C-states and P-states : confounding factors for benchmarking
- by Dave
I was recently looking into a performance issue in the java.util.concurrent (JUC) fork-join pool framework related to particularly long latencies when trying to wake (unpark) threads in the pool. Eventually I tracked the issue down to the power & scaling governor and idle-state policies on x86. Briefly, P-states refer to the set of clock rates (speeds) at which a processor can run. C-states reflect the possible idle states. The deeper the C-state (higher numerical values) the less power the processor will draw, but the longer it takes the processor to respond and exit that sleep state on the next idle to non-idle transition. In some cases the latency can be worse than 100 microseconds. C0 is normal execution state, and P0 is "full speed" with higher Pn values reflecting reduced clock rates. C-states are P-states are orthogonal, although P-states only have meaning at C0. You could also think of the states as occupying a spectrum as follows : P0, P1, P2, Pn, C1, C2, ... Cn, where all the P-states are at C0. Our fork-join framework was calling unpark() to wake a thread from the pool, and that thread was being dispatched onto a processor at deep C-state, so we were observing rather impressive latencies between the time of the unpark and the time the thread actually resumed and was able to accept work. (I originally thought we were seeing situations where the wakee was preempting the waker, but that wasn't the case.

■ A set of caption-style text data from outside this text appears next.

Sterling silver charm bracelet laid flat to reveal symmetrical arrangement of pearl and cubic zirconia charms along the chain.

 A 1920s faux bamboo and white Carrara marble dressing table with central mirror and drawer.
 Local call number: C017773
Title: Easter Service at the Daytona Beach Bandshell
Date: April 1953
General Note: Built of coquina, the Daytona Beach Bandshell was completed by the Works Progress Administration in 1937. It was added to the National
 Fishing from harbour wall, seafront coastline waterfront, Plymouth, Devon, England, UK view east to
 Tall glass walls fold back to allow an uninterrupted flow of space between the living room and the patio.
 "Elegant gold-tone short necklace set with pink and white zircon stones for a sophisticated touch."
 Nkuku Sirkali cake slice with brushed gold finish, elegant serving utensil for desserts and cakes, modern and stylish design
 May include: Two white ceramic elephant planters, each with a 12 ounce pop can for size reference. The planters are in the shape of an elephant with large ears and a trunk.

I'll save that topic for a future blog entry). It's also worth pointing out that higher P-state values draw less power and there's usually some latency in ramping up the clock (P-states) in response to offered load.
The issue of C-states and P-states isn't new and has been described at length elsewhere, but it may be new to Java programmers, adding a new confounding factor to benchmarking methodologies and procedures. To get stable results I'd recommend running at C0 and P0, particularly for server-side applications. As appropriate, disabling "turbo" mode may also be prudent. But it also makes sense to run with the system defaults to understand if your application exhibits any performance sensitivity to power management policies.
The operating system power management sub-system typically control the P-state and C-states based on current and recent load. The scaling governor manages P-states. Operating systems often use adaptive policies that try to avoid deep C-states for some period if recent deep idle episodes proved to be very short and futile. This helps make the system more responsive under bursty or otherwise irregular load. But it also means the system is stateful and exhibits a memory effect, which can further complicate benchmarking. Forcing C0 + P0 should avoid this issue.